Serving as an office tower, Manitoba Hydro Place uses 70% less energy than a comparable office building of conventional design. The building features active and passive systems, such as south-facing winter gardens, a solar chimney, and programmable lighting. Working in harmony these systems make the most of the surrounding environment and natural processes.

Museum of Tomorrow
Architect: Santiago Calatrava
Location: Rio de Janeiro, Brazil

Amongst others, the building’s sustainability features include channelling water from the Guanabara bay to regulate the temperature inside the building and supply water for the Museum’s surrounding reflecting pools as well as mobile PV solar panels which can be adjusted depending on the sun’s rays throughout the day.

Vertical Forest
Architects: Boeri Studio
Location: Milan, Italy

The residential building consists of a plant-based facade that, unlike others built with materials such as steel or glass, does not reflect the sun’s rays but filters them by creating a welcoming humidity-regulated internal microclimate without harmful effects on the environment.

Pixel Building
Architects: Studio 505
Location: Melbourne, Australia

The first office building with zero carbon emissions, Pixel consists of a rooftop clad with both fixed and mobile PV panels as well as vertical wind turbines. What’s more, is that the building was built using uniquely designed concrete that contains half of the embodied carbon traditional concrete has while keeping the same architectural features.

Floating School
Architects: Kunle Adeyemi, NLÉ
Location: Makoko, Lagos, Nigeria

The structure of the Floating School consists of 256 plastic drums that help the building to rest on top of the water, and locally-sourced wood built employing local residents. The solar panels on the roof will provide electricity and the rainwater will be used to operate the toilets.

Gardens by the Bay
Architects: Wilkinson Eyre
Location: Singapore

The ambitious design functions not only as a botanical attraction but also showcases green technology, featuring two conservatories and a forest of eight ‘supertrees’. These structures incorporate PV panels acting also as cooling channels to regulate the surrounding environment, and skin of vein-like cladding of thousands of various species of living flora.

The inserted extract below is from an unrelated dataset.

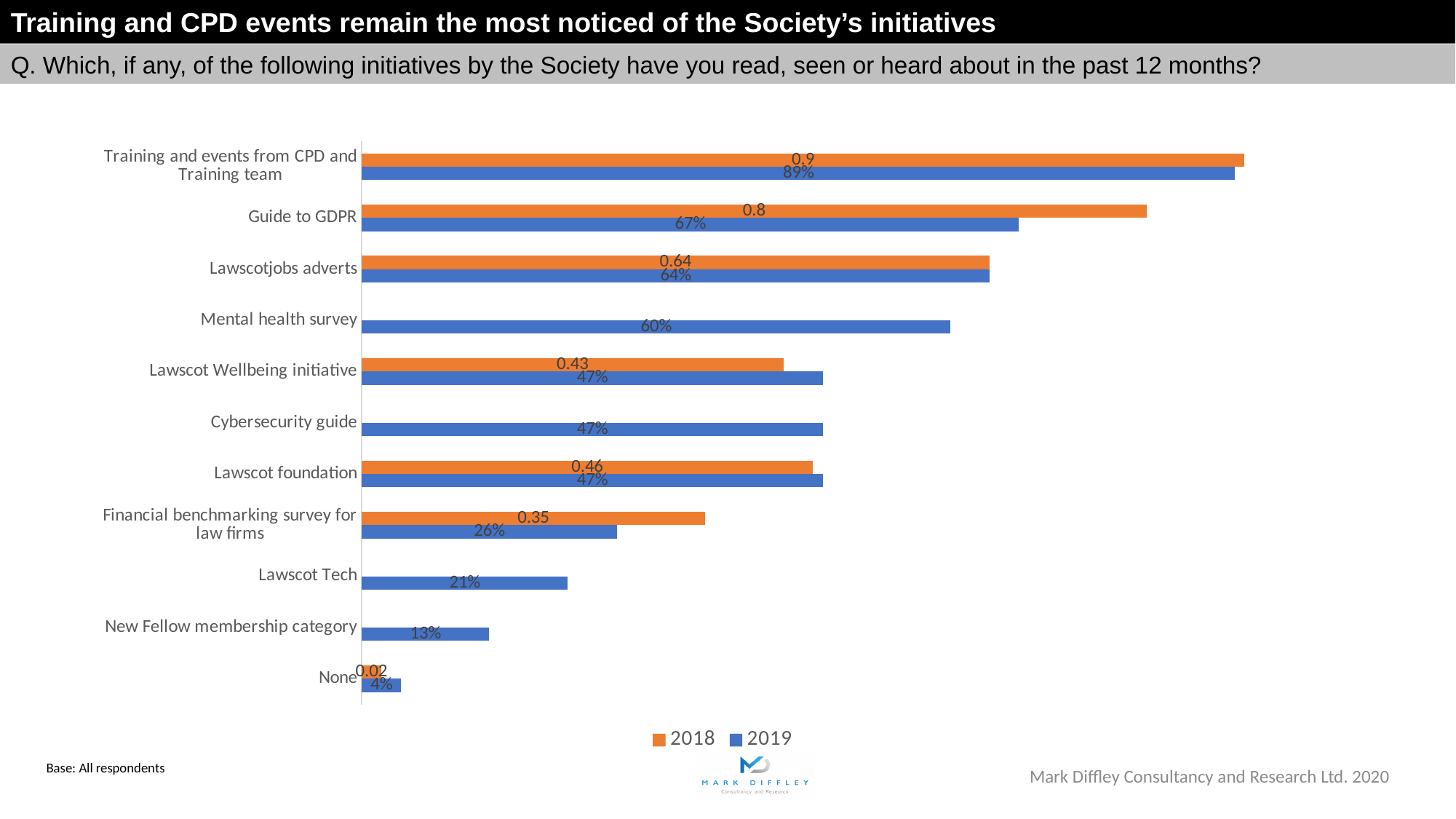
For Guide to GDPR, which year has the larger value, 2018 or 2019? 2018 What kind of chart is shown on the slide? Bar chart What is the 2019 value for Mental health survey? 60% Which initiative has the highest 2019 value? Training and events from CPD and Training team What is the 2018 value for Lawscot Wellbeing initiative? 0.43 How many initiatives (categories) are listed on the chart? 11 Which category has the lowest 2019 value? None How many series does the legend list? 2 Which colour represents the 2019 series in the legend? Blue What is the difference between the 2019 values for Training and events from CPD and Training team and Guide to GDPR? 22 percentage points What is the 2019 value for Guide to GDPR? 67% What is the 2018 value for Financial benchmarking survey for law firms? 0.35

One Angel Square, Co-operative Group HQ
Architects: 3DReid
Location: Manchester, UK

The double-skinned facade and open atrium allow for minimisation of heating and cooling tasks as well as natural heating, cooling and lighting of the building. A combined heat and power plant, which runs on rapeseed oil grown on the Co-operatives own lands, devises the building’s own source of heat and power, cutting down costs by 75%.